### Fragmento
* * * * *

El soporte de la democracia con intermediarios descalificados
Qué lejos de los preceptos democráticos nos colocó una campaña electoral que privilegió la permanente descalificación del otro.
La democracia directa, aquella acción en la cual el pueblo se gobierna a sí mismo fue anulada por la representación de una mayoría arrolladora, impositiva y autocrática.
Se sumó al aparato propagandístico toda la estructura burocrática de un régimen en búsqueda de reconocimiento social permanente; y los componentes de un endeble Estado convertido en justificativo de confrontación entre sus poderes; entre los cuales, solamente, se avizora la supervivencia de uno de ellos, el Ejecutivo, que ampliará su ejército de burócratas dispuestos a replicar un extraño modelo de gobierno socialista, de participación ciudadana y derechos en el discurso; pero estatista, regulador y justiciero, en la práctica.
Cómo entender la idea de un modelo de democracia directa, sin intermediarios; mientras el órgano representativo (Asamblea Constituyente) al que el pueblo encomendó la redacción de una Carta Magna, extralimitó los plazos y sus funciones y se constituirá en una instancia legislativa de amplios poderes, capaz de dictar mandatos, leyes y normas.
Tras una campaña que confundió la promoción informativa de contenidos constitucionales con la oferta demagógica y clientelar, con la reducción del discurso a la repetición de epítetos y consignas populistas: “pelucones”, “los mismos de siempre”, “los que permitieron el feriado bancario”, “la misma oligarquía”, “los hijos de la oligarquía”, manifestadas desde la posición oficial con el mismo énfasis que lo hicieron sus detractores en la oposición acusando al proyecto constitucional como “un adefesio”, “ resultado de la ineptitud”, “de la improvisación” y la “premura” y asegurando que será “abortista” y “promoverá la homosexualidad y la drogadicción”.
Y es que de la necesaria promoción de un texto de 444 artículos que debían conocerlo y entenderlo todos, se sobredimensionó el reparto de dos millones de ejemplares impresos en todos los modelos y tamaños y con el ilusorio convencimiento de que todos han sido leídos.

* * * * *

[Datos extraídos de una colección]

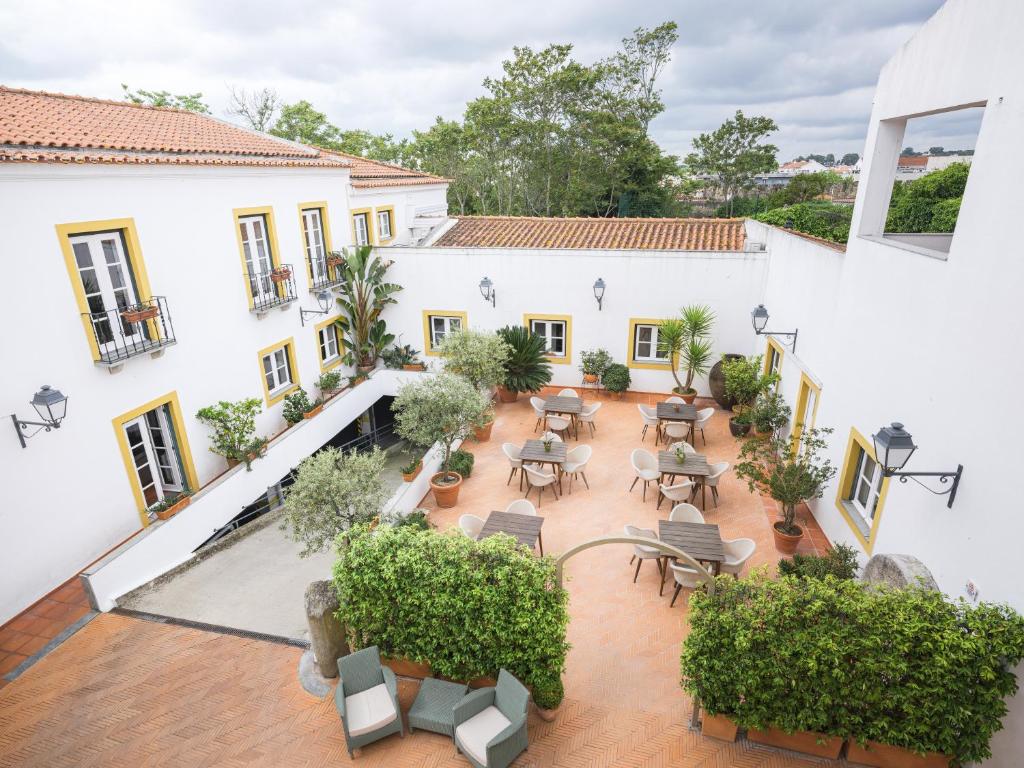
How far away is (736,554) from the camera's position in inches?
342

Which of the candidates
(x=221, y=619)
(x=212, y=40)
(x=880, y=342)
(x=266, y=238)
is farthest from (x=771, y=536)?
(x=212, y=40)

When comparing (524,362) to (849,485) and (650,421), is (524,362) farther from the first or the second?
(849,485)

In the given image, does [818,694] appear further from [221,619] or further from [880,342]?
[221,619]

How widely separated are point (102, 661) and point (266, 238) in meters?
9.55

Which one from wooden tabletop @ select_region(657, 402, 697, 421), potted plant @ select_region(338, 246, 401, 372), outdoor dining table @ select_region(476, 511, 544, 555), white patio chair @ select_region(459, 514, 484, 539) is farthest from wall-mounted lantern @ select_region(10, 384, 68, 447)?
wooden tabletop @ select_region(657, 402, 697, 421)

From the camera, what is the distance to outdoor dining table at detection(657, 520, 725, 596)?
8.29 m

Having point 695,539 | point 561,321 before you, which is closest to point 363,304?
point 561,321

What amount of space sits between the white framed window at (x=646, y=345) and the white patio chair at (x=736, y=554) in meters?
8.24

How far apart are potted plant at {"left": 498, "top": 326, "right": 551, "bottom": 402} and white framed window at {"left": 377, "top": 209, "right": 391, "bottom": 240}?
20.9 ft

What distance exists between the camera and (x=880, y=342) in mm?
7660

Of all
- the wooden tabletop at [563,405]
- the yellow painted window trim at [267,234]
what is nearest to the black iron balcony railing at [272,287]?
the yellow painted window trim at [267,234]

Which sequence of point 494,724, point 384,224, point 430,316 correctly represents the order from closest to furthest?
point 494,724 → point 430,316 → point 384,224

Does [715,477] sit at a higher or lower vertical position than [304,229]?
lower

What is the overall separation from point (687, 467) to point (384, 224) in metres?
13.7
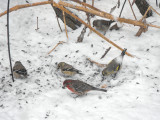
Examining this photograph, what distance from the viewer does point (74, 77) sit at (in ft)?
13.6

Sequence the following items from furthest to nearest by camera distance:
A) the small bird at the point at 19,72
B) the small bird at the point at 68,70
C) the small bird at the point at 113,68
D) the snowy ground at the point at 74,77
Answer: the small bird at the point at 68,70 < the small bird at the point at 113,68 < the small bird at the point at 19,72 < the snowy ground at the point at 74,77

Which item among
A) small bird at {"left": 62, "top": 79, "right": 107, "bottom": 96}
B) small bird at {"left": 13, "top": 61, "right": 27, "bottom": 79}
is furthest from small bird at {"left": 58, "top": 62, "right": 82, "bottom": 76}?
small bird at {"left": 13, "top": 61, "right": 27, "bottom": 79}

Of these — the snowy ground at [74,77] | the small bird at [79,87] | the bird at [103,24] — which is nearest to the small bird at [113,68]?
the snowy ground at [74,77]

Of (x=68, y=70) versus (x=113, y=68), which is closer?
(x=113, y=68)

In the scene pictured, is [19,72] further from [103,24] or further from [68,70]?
[103,24]

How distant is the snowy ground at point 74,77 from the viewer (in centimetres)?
278

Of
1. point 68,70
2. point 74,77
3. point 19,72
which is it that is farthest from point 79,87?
point 19,72

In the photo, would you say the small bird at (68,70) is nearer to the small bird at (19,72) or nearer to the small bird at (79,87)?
the small bird at (79,87)

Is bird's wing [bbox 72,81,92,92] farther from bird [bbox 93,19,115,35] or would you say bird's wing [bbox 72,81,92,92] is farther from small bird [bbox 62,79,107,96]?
bird [bbox 93,19,115,35]

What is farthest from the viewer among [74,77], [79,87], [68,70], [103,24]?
Answer: [103,24]

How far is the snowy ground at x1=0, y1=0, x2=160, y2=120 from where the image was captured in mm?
2781

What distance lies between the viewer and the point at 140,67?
3848 millimetres

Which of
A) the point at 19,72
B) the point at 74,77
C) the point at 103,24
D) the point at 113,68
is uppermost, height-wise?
the point at 103,24

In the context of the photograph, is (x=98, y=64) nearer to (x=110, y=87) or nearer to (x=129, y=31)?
(x=110, y=87)
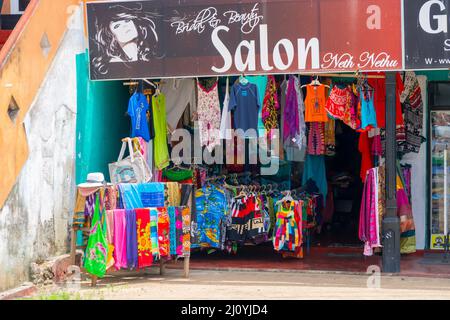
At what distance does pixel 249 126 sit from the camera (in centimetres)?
1312

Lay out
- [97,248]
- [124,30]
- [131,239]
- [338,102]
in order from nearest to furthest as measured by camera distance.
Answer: [97,248]
[131,239]
[124,30]
[338,102]

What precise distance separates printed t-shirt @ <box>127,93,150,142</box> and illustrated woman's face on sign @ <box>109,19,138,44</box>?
0.96 metres

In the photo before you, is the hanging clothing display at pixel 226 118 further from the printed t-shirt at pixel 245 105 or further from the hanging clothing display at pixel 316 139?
the hanging clothing display at pixel 316 139

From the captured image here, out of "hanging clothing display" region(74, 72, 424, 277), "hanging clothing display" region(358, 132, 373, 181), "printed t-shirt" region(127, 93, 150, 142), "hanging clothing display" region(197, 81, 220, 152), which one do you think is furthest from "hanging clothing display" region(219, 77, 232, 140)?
"hanging clothing display" region(358, 132, 373, 181)

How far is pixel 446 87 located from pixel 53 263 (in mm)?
7073

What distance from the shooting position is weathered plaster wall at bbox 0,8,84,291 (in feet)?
35.8

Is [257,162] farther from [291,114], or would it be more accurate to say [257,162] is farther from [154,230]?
[154,230]

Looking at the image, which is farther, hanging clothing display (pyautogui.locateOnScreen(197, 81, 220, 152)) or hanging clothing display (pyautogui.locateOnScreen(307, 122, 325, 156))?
hanging clothing display (pyautogui.locateOnScreen(307, 122, 325, 156))

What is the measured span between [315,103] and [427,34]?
2107 mm

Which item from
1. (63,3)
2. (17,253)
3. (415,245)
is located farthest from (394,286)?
(63,3)

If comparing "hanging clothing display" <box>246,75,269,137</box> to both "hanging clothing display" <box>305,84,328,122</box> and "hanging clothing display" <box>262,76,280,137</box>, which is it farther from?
"hanging clothing display" <box>305,84,328,122</box>

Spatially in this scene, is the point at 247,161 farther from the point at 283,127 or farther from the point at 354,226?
the point at 354,226

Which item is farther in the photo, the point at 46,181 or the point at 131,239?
the point at 46,181

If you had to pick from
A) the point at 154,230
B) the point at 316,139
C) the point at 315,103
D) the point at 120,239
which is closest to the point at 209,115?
the point at 315,103
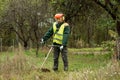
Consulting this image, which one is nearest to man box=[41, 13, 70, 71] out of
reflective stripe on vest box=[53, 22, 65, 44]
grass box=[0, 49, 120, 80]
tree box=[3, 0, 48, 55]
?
reflective stripe on vest box=[53, 22, 65, 44]

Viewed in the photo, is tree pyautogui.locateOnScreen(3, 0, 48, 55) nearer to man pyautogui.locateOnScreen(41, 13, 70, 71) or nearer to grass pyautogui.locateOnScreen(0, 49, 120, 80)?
man pyautogui.locateOnScreen(41, 13, 70, 71)

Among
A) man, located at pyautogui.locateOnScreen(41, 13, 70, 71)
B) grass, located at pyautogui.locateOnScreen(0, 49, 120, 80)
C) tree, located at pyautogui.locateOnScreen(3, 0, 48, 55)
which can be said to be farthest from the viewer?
tree, located at pyautogui.locateOnScreen(3, 0, 48, 55)

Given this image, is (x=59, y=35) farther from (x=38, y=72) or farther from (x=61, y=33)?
(x=38, y=72)

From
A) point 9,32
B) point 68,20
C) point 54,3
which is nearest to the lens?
point 54,3

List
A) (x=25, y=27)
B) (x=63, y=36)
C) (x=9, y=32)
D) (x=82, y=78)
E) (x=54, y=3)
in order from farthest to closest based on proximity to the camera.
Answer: (x=9, y=32), (x=25, y=27), (x=54, y=3), (x=63, y=36), (x=82, y=78)

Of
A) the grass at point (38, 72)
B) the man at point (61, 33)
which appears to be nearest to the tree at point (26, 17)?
the man at point (61, 33)

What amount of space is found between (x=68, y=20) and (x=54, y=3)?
3.97m

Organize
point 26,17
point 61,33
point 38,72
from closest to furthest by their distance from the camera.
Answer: point 38,72 → point 61,33 → point 26,17

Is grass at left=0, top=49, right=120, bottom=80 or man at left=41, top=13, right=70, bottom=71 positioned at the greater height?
man at left=41, top=13, right=70, bottom=71

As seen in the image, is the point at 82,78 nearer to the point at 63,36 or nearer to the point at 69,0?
the point at 63,36

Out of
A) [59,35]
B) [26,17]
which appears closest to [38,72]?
[59,35]

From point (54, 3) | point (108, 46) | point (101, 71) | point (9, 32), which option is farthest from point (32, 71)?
point (9, 32)

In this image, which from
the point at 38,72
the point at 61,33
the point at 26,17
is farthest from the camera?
the point at 26,17

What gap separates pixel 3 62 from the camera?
1224cm
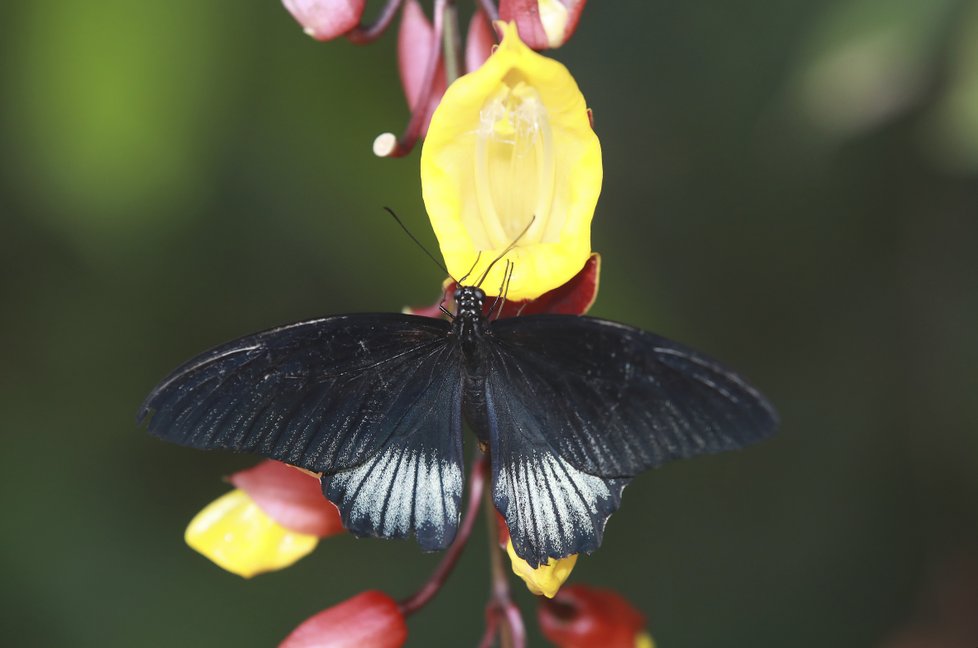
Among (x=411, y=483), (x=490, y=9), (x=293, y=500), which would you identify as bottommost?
(x=411, y=483)

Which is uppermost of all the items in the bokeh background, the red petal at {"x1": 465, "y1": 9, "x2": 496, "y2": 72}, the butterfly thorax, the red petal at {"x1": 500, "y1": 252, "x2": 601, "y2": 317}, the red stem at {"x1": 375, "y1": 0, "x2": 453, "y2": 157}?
the bokeh background

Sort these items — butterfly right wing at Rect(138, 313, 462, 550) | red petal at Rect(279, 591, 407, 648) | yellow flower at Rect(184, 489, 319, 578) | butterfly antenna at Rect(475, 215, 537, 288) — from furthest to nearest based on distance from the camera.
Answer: yellow flower at Rect(184, 489, 319, 578), red petal at Rect(279, 591, 407, 648), butterfly antenna at Rect(475, 215, 537, 288), butterfly right wing at Rect(138, 313, 462, 550)

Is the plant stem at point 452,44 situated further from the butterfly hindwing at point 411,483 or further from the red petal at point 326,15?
the butterfly hindwing at point 411,483

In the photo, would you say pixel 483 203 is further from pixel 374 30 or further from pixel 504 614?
pixel 504 614

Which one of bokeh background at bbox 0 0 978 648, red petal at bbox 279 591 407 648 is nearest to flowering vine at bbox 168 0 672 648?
red petal at bbox 279 591 407 648

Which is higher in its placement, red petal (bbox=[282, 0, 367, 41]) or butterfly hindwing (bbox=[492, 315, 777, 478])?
red petal (bbox=[282, 0, 367, 41])

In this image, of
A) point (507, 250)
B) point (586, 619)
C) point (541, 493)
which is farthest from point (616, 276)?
point (541, 493)

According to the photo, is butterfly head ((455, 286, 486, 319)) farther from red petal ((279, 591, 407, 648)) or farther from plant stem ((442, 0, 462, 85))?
red petal ((279, 591, 407, 648))
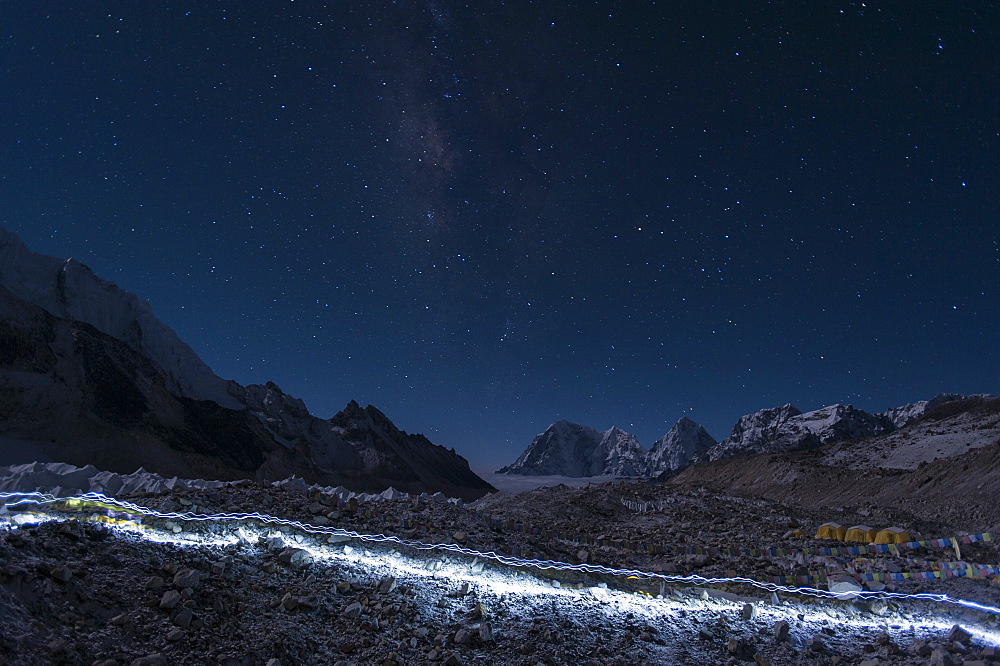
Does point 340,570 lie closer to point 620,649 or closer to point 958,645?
point 620,649

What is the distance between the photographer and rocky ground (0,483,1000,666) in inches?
205

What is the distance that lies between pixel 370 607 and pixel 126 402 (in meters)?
83.2

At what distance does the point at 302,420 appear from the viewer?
12688 centimetres

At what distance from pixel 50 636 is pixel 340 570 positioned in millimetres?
3735

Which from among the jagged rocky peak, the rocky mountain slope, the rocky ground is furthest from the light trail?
the jagged rocky peak

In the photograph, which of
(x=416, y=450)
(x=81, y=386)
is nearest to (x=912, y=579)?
(x=81, y=386)

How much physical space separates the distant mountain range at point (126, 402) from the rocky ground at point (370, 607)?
214ft

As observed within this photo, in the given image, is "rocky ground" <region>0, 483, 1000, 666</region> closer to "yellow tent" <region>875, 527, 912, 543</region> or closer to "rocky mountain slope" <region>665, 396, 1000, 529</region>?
"yellow tent" <region>875, 527, 912, 543</region>

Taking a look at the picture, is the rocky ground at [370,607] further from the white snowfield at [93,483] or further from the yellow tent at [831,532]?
the yellow tent at [831,532]

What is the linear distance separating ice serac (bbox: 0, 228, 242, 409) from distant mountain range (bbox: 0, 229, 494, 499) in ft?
0.68

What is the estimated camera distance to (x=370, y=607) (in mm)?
6973

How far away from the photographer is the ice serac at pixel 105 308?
82.8 metres

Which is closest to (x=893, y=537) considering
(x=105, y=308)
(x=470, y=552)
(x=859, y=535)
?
(x=859, y=535)

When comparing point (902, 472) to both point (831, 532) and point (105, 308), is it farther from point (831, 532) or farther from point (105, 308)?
point (105, 308)
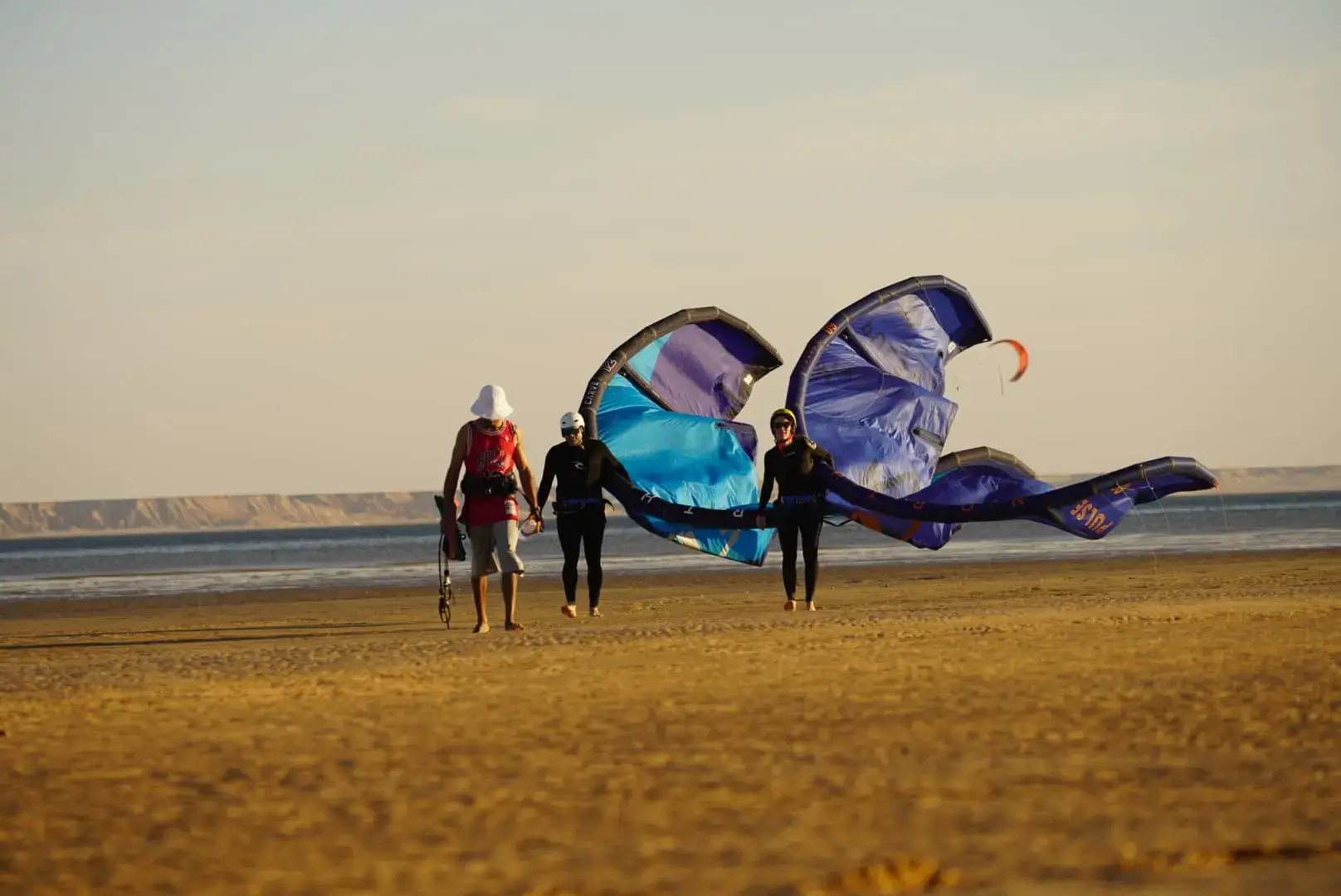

* * * * *

### Actividad
Cita completo, palabra por palabra, el fragmento sobre la democracia y la campaña electoral. Para este ejercicio no hace falta el material.

### Respuesta del ejercicio
El soporte de la democracia con intermediarios descalificados
Qué lejos de los preceptos democráticos nos colocó una campaña electoral que privilegió la permanente descalificación del otro.
La democracia directa, aquella acción en la cual el pueblo se gobierna a sí mismo fue anulada por la representación de una mayoría arrolladora, impositiva y autocrática.
Se sumó al aparato propagandístico toda la estructura burocrática de un régimen en búsqueda de reconocimiento social permanente; y los componentes de un endeble Estado convertido en justificativo de confrontación entre sus poderes; entre los cuales, solamente, se avizora la supervivencia de uno de ellos, el Ejecutivo, que ampliará su ejército de burócratas dispuestos a replicar un extraño modelo de gobierno socialista, de participación ciudadana y derechos en el discurso; pero estatista, regulador y justiciero, en la práctica.
Cómo entender la idea de un modelo de democracia directa, sin intermediarios; mientras el órgano representativo (Asamblea Constituyente) al que el pueblo encomendó la redacción de una Carta Magna, extralimitó los plazos y sus funciones y se constituirá en una instancia legislativa de amplios poderes, capaz de dictar mandatos, leyes y normas.
Tras una campaña que confundió la promoción informativa de contenidos constitucionales con la oferta demagógica y clientelar, con la reducción del discurso a la repetición de epítetos y consignas populistas: “pelucones”, “los mismos de siempre”, “los que permitieron el feriado bancario”, “la misma oligarquía”, “los hijos de la oligarquía”, manifestadas desde la posición oficial con el mismo énfasis que lo hicieron sus detractores en la oposición acusando al proyecto constitucional como “un adefesio”, “ resultado de la ineptitud”, “de la improvisación” y la “premura” y asegurando que será “abortista” y “promoverá la homosexualidad y la drogadicción”.
Y es que de la necesaria promoción de un texto de 444 artículos que debían conocerlo y entenderlo todos, se sobredimensionó el reparto de dos millones de ejemplares impresos en todos los modelos y tamaños y con el ilusorio convencimiento de que todos han sido leídos.